## WHAT TO DO:
Retype the stretch of the article below on Turkey's threat to Afrin from "January 18, 2018" through "are well armed.", word for word.

Syria – Tillerson Announces Occupation Goals – Erdogan Makes Empty Threats

January 18, 2018

For a few days now Turkey has threatened to invade Afrin (Efrin), a Kurdish held canton in the north-west of Syria.

Afrin (topographic) bigger
yellow – Kurdish control, grey – Turks, red – Syrian government, green – al-Qaeda
The threat is not serious:

  • Afrin is mostly mountainous.
  • Pictures from Turkey showed (scroll down) the unloading of some tanks near to Afrin but within Turkey. These were old M-60 tanks. They have been slightly upgraded by Israel but can be knocked out by modern Rocket Propelled Grenades (RPG) and certainly by Anti Tank Guided Missiles. (ATMG). These tanks would get slaughtered should they enter the tricky Afrin terrain.
  • There are several tens of thousands of Kurdish fighters in Afrin. They are well armed.

Short descriptive captions
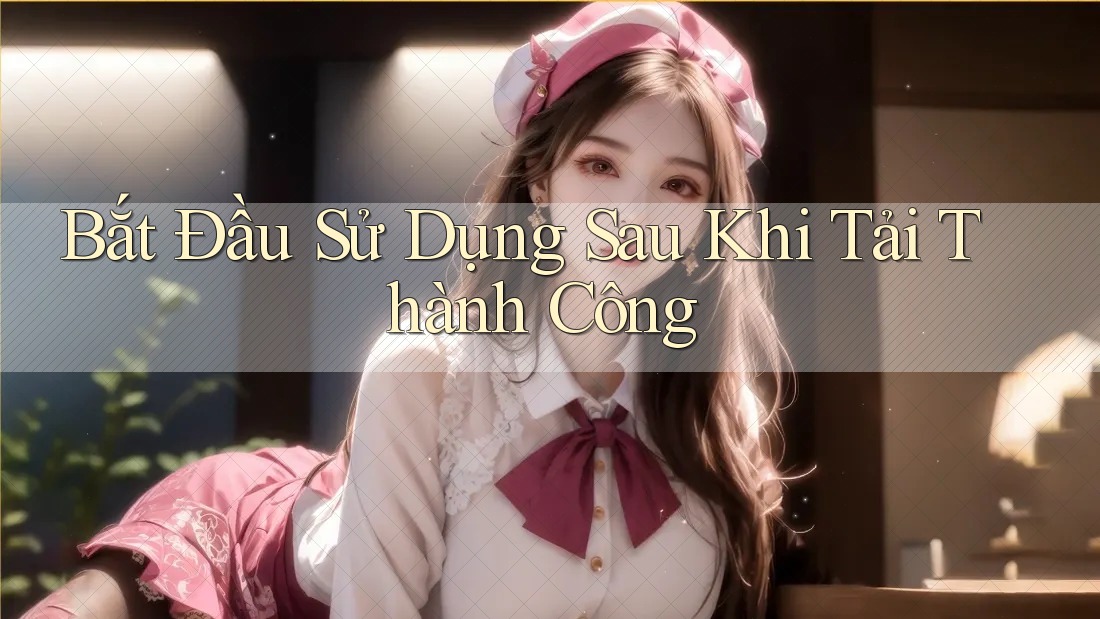 Bắt Đầu Sử Dụng Sau Khi Tải Thành Công Bắt Đầu Sử Dụng Sau Khi Tải Thành Công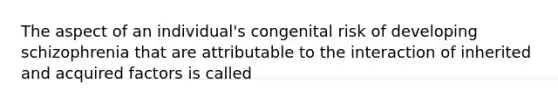 The aspect of an individual's congenital risk of developing schizophrenia that are attributable to the interaction of inherited and acquired factors is called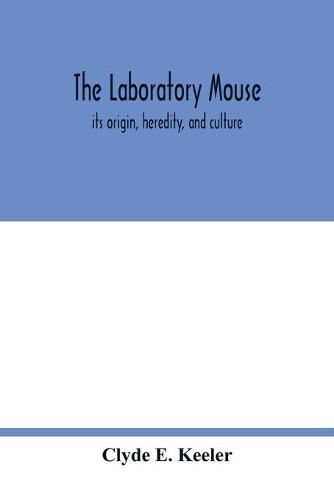 Cover image for The laboratory mouse; its origin, heredity, and culture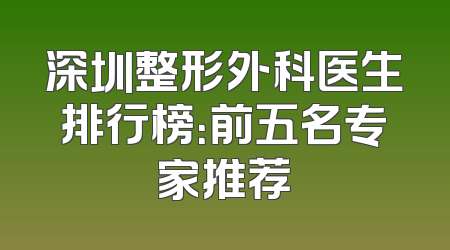 深圳整形外科医生排行榜：前五名专家推荐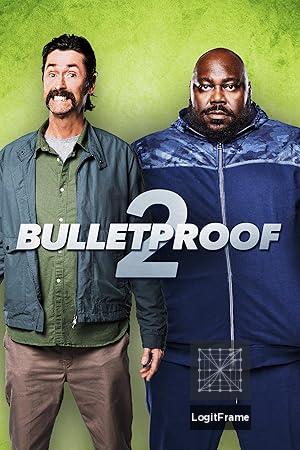 Bulletproof 2 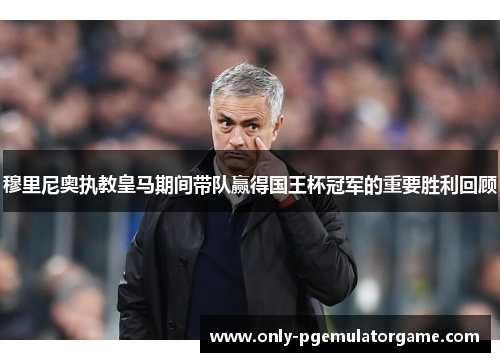 穆里尼奥执教皇马期间带队赢得国王杯冠军的重要胜利回顾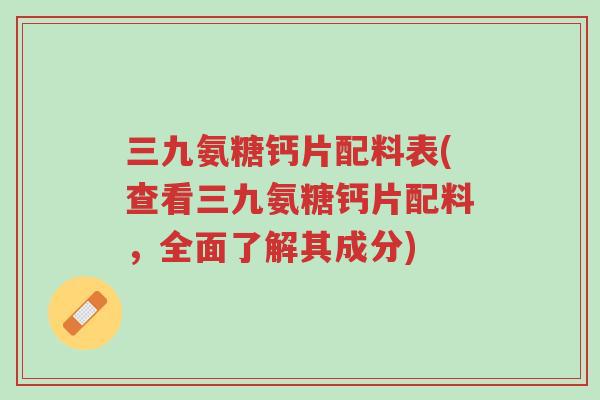三九氨糖钙片配料表(查看三九氨糖钙片配料,全面了解其成分)-第1张图片-超越 三九氨糖钙片配料表(查看三九氨糖钙片配料,全面了解其成分)-第1张图片-超越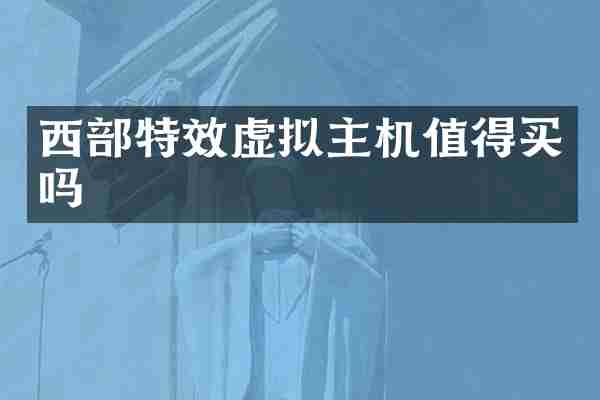 西部特效虚拟主机值得买吗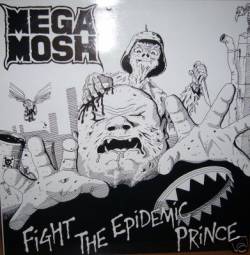 Mega Mosh : Fight the Epidemic Prince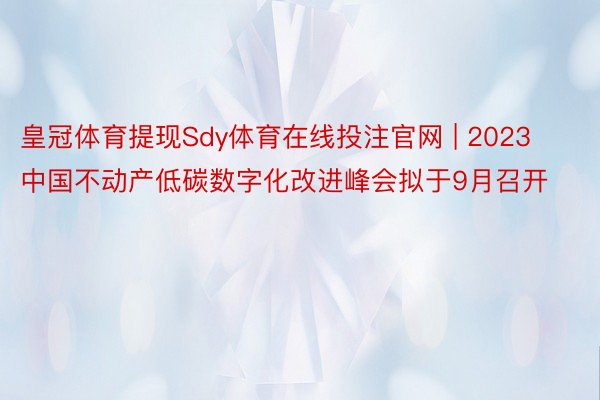 皇冠体育提现Sdy体育在线投注官网 | 2023中国不动产低碳数字化改进峰会拟于9月召开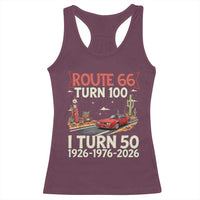 Highway 66 Turn 100 I Turn 50 Racerback Tank Top Vintage 1976 Road Sign Classic Muscle Car Lover 50 Year Old Gift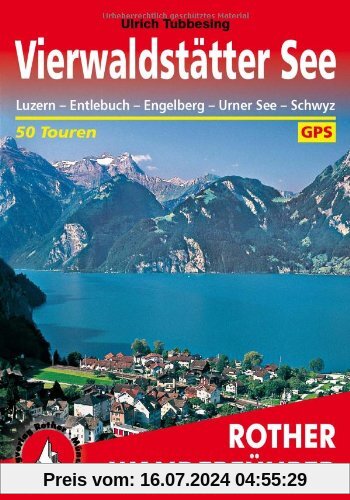 Rother Wanderführer Vierwaldstätter See. Luzern - Entlebuch - Engelberg - Urner See - Schwyz. 50 Touren. Mit GPS-Tracks: 50 ausgewählte Tal- und ... ... Sarner-, Zuger- und Ägerisee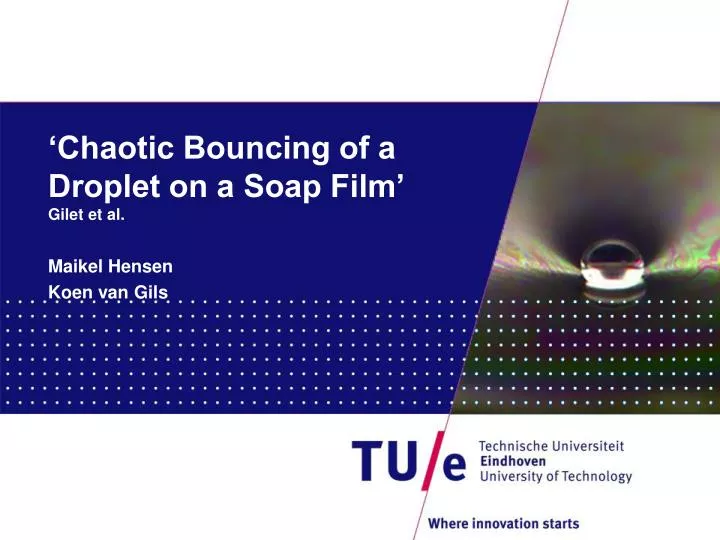 chaotic bouncing of a droplet on a soap film gilet et al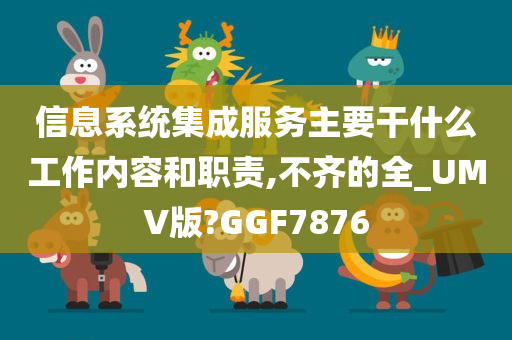 信息系统集成服务主要干什么工作内容和职责,不齐的全_UMV版?GGF7876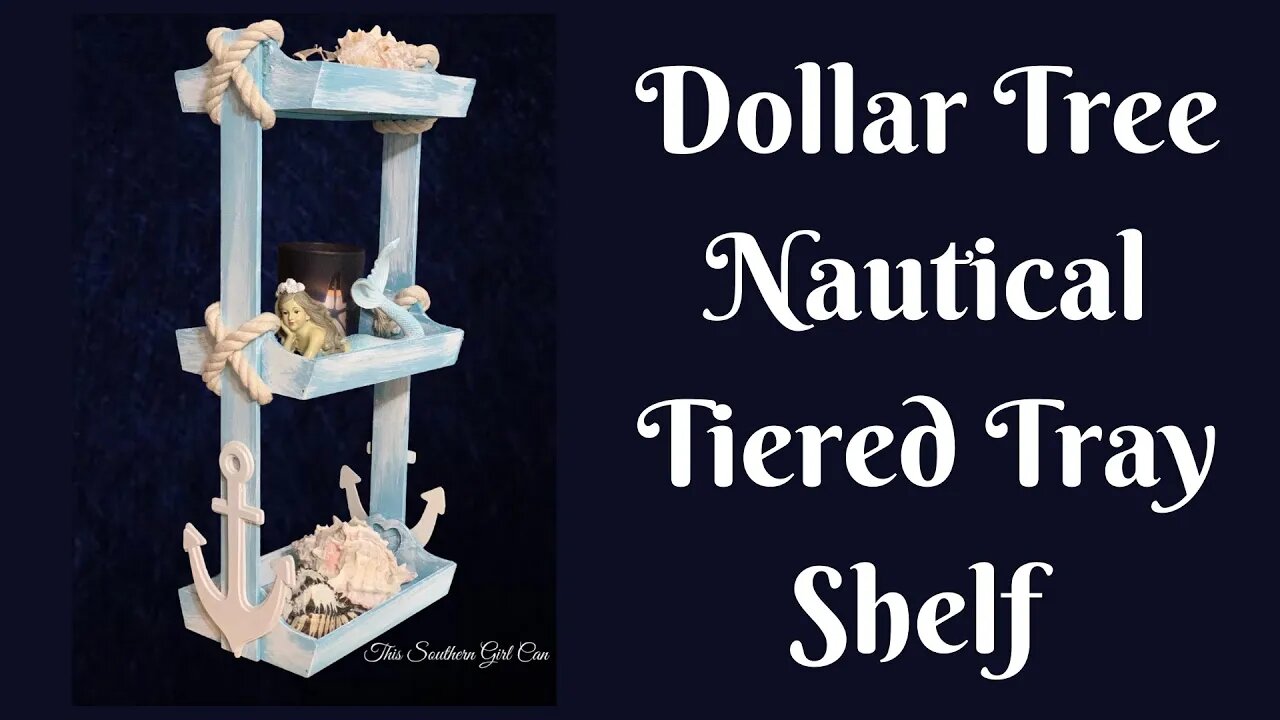 Everyday Crafting: Dollar Tree Nautical Tiered Tray Shelf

## ANSWER BOX:
January 18, 2018

For a few days now Turkey has threatened to invade Afrin (Efrin), a Kurdish held canton in the north-west of Syria.

Afrin (topographic) bigger
yellow – Kurdish control, grey – Turks, red – Syrian government, green – al-Qaeda
The threat is not serious:

  • Afrin is mostly mountainous.
  • Pictures from Turkey showed (scroll down) the unloading of some tanks near to Afrin but within Turkey. These were old M-60 tanks. They have been slightly upgraded by Israel but can be knocked out by modern Rocket Propelled Grenades (RPG) and certainly by Anti Tank Guided Missiles. (ATMG). These tanks would get slaughtered should they enter the tricky Afrin terrain.
  • There are several tens of thousands of Kurdish fighters in Afrin. They are well armed.